PAGE EXTRACT>
===

Montanholi held post-doctoral and research associate positions at the University of Guelph for four years before accepting faculty positions at Dalhousie University in Canada and Harper Adams University in the United Kingdom. He also holds an adjunct professor position at the University of the Uruguay Republic.
“I was really working very close to the original (cattle) industry there (east coast of Canada) as an industry research chair. That is where I began working closer to the original cattle industry there. That is where the spark came to want to work in Extension,” he said.
He remembers when he had discussions with a central facility for testing bulls. He told them he felt the bulls were undernourished.
They were concerned about reduced semen with an increased scrotal width from more feed. But after they tried his nourishment suggestions and scanned, they had a fatter scrotal width, but their semen was better than ever before.
From there, Montanholi traveled to England where he was a professor. In England he had one of the highlights of his career.

===

REQUIREMENTS>
(a) Name every university that appears in the passage about Montanholi's career.
(b) Answer these questions from the passage about Montanholi's career:
(i) For how many years did Montanholi hold post-doctoral and research associate positions at the University of Guelph?
(ii) What did he tell the central facility for testing bulls about the bulls?
(iii) In which country did he work as a professor and have one of the highlights of his career?

(Picture-based spatial questions)

===

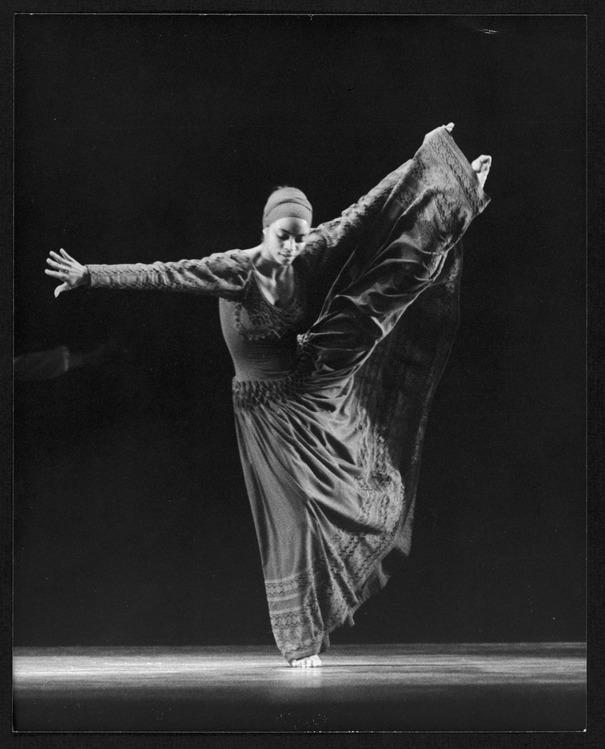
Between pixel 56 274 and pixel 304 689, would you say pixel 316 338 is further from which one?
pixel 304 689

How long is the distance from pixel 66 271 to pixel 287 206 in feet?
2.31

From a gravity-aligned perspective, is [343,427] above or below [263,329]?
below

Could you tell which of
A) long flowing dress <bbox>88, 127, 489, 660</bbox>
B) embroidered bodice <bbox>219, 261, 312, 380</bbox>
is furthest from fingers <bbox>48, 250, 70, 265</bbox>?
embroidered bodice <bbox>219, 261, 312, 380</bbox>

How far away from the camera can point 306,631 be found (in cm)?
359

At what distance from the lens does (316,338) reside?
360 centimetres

===

RESPONSES FOR EACH TASK>
(a)
University of Guelph
Dalhousie University
Harper Adams University
University of the Uruguay Republic

(b)
(i) Four years.
(ii) He told them he felt the bulls were undernourished.
(iii) England.